Dataset entries:
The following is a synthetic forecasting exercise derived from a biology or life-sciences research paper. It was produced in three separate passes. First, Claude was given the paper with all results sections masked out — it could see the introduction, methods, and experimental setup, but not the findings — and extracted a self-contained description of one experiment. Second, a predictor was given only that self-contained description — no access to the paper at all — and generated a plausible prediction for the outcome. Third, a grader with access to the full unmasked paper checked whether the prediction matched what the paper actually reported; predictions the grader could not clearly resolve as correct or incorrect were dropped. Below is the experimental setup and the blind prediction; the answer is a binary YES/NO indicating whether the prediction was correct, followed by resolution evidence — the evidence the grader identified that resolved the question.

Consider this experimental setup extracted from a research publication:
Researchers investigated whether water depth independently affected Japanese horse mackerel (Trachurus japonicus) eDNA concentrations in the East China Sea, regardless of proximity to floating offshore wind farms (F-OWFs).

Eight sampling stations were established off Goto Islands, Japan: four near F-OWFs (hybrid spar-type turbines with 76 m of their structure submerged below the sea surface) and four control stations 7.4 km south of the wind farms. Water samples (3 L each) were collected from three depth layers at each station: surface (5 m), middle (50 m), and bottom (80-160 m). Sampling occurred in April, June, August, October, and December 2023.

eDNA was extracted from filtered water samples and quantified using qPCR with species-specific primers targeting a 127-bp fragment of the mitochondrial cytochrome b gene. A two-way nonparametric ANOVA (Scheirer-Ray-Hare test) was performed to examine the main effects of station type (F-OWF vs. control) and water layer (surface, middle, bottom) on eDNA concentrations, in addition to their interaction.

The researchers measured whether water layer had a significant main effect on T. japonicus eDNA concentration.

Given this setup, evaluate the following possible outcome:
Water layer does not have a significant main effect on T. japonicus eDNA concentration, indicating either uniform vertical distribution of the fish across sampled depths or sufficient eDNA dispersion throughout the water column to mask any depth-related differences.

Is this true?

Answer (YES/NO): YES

* _PROBLEM TO WORK ON_: Take every line from the records that holds "this" and copy it down.

* _RESPONSE TO THE EXERCISE_:
Consider this experimental setup extracted from a research publication:
Given this setup, evaluate the following possible outcome:
Is this true?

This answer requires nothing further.